Zsa Zsa Gabor's home sells for $11 Million

LOS ANGELES - A judge Monday approved the terms of the sale of the ailing Zsa Zsa Gabor's longtime Bel Air residence for $11 million in a deal that will allow the 96-year-old actress to remain in the residence for three years.

Los Angeles Superior Court Judge Reva Goetz gave a final nod to the deal despite the reservations of a lawyer for Gabor's daughter that the aging celebrity could end up with nothing because of the potential tax consequences of the sale.

"If she lives beyond three years it could be a disaster," said Kenneth Kossoff, who represents Constance Francesca Gabor Hilton.

But Gabor's husband and temporary conservator, Frederic Prinz von Anhalt, was upbeat about the transaction with the buyer, identified as Jade Enterprises LLC.

"It's a good deal for me and it's good for my wife," von Anhalt said. "It will give us both peace of mind."

Asked about Gabor's current health, von Anhalt replied, "She's doing fine. She'll be very happy when I tell her about this."

Von Anhalt said as soon as he got home he told his wife the news and opened a bottle of champagne.

"She was very happy. She doesn't drink much, but she did have a little sip," he said, adding the deal gave them "a little breathing room."

Gabor's right leg was amputated in January 2011 because of gangrene.

On April 5, Goetz gave von Anhalt permission to sell the home, but the judge still had to approve the final terms.

In a sworn declaration filed prior to Monday's hearing, Kossoff said that when all expenses are considered, the $3,275,000 in profits von Anhalt hopes to make from the $11 million sale of the home is unrealistic.

"That number, unfortunately, is below or much closer to zero...," Kossoff stated.

Kossoff says that if Gabor lives another three years, taxes and other costs to her could amount to about $1.1 million per year. He questioned the upside of the deal painted by von Anhalt's lawyer, William Remery.

"Since Mr. Remery estimates that the net (profit) before tax proceeds will be about $3,275,000, and since capital gains taxes will be approximately $3,339,000, should the sale be consummated by the buyer after three years (Gabor) will not net a dime from her house," Kossoff stated.

But Von Anhalt and Remery maintained the sale was necessary because a $1.15 million loan came due this month on the Bel Air Road property where Gabor has lived for nearly 40 years.

According to von Anhalt's court papers, Gabor's home is burdened by three loans totaling $5.1 million.

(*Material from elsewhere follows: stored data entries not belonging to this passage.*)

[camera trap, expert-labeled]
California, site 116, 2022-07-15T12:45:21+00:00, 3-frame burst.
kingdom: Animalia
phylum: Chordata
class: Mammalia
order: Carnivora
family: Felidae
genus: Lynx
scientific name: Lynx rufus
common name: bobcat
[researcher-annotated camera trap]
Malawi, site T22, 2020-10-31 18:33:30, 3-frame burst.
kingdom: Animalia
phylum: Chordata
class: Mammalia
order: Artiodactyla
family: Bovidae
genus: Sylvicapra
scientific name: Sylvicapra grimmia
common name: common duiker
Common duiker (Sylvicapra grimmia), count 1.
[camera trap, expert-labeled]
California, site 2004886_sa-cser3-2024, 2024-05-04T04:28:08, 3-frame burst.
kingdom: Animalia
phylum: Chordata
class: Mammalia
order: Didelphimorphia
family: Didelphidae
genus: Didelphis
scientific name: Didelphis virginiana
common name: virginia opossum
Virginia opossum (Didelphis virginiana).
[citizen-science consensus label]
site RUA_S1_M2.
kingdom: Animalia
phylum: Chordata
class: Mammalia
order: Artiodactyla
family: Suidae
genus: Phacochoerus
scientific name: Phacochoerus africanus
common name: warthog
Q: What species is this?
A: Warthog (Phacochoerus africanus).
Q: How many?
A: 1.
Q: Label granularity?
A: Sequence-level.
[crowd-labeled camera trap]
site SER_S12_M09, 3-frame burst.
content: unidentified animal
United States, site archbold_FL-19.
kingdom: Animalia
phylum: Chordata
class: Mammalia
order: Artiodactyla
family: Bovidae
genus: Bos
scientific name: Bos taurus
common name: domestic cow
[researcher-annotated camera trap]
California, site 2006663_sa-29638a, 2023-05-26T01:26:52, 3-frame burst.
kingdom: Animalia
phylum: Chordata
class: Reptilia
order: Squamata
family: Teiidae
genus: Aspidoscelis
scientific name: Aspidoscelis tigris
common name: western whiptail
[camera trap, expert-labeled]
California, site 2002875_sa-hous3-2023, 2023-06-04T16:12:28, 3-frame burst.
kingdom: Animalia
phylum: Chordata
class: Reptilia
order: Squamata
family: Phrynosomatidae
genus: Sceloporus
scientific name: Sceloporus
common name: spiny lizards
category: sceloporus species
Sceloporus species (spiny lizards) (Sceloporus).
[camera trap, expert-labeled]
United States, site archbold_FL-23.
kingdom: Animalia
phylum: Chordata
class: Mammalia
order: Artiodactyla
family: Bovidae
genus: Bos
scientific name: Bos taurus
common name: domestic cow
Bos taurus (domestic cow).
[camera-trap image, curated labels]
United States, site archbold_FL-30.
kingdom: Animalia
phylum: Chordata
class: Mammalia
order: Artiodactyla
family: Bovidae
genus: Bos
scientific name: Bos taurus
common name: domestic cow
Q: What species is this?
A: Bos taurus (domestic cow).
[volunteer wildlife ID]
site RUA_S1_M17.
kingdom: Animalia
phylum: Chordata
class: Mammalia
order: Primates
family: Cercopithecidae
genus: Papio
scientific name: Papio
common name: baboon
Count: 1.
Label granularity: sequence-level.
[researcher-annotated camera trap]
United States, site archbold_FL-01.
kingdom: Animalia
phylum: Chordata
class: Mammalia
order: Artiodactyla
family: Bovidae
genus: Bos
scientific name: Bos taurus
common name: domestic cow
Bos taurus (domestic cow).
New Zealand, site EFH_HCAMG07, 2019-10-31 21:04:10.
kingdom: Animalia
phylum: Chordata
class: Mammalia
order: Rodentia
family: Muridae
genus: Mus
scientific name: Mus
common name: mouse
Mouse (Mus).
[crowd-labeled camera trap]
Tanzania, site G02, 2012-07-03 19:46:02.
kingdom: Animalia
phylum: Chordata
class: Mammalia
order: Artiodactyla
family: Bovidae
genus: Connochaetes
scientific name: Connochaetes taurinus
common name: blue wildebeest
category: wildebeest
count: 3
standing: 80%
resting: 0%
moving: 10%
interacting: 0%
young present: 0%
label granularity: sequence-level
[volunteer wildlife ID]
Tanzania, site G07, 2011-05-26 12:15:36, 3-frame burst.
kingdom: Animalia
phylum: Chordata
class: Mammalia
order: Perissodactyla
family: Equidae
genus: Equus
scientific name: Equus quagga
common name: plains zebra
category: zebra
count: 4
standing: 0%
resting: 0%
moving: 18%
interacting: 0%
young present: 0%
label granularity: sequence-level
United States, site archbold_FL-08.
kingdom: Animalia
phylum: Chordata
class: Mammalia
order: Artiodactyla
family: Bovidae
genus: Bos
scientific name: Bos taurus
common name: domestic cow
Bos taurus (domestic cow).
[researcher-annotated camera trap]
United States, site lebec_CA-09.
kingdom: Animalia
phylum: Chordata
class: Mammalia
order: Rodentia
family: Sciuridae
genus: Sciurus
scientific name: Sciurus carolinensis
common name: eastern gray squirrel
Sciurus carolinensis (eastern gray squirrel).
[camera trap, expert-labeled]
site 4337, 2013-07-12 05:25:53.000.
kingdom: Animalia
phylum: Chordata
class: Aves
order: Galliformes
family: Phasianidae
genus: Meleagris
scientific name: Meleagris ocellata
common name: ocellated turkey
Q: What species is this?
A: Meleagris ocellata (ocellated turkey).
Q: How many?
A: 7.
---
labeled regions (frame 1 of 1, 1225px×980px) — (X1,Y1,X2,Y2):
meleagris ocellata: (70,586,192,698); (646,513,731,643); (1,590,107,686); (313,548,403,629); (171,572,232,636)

Although the loans could be refinanced, it would cost about $5.6 million to cover the new loans, insurance, property taxes, fire insurance and interest, the conservator's court papers state.

The Hungarian-born former actress' income is less than $9,000 a month, and the bedridden woman's in-home caregiving expense is $10,000 monthly, the von Anhalt court papers stated.

LeAnne Maillian, Gabor's court-appointed attorney, also was in favor of the sale.

Von Anhalt will remain as his wife's interim caretaker at least until Aug. 21. Goetz originally appointed him to the position last July.

Gabor's daughter filed her own conservatorship petition in March 2012 after learning her mother's home was in default over missed mortgage payments and that von Anhalt had obtained a six-figure loan against his wife's equity in the property, according to a statement issued on behalf of Hilton and her attorney.

But both sides last summer reached an interim solution in favor of appointing von Anhalt as Gabor's temporary conservator.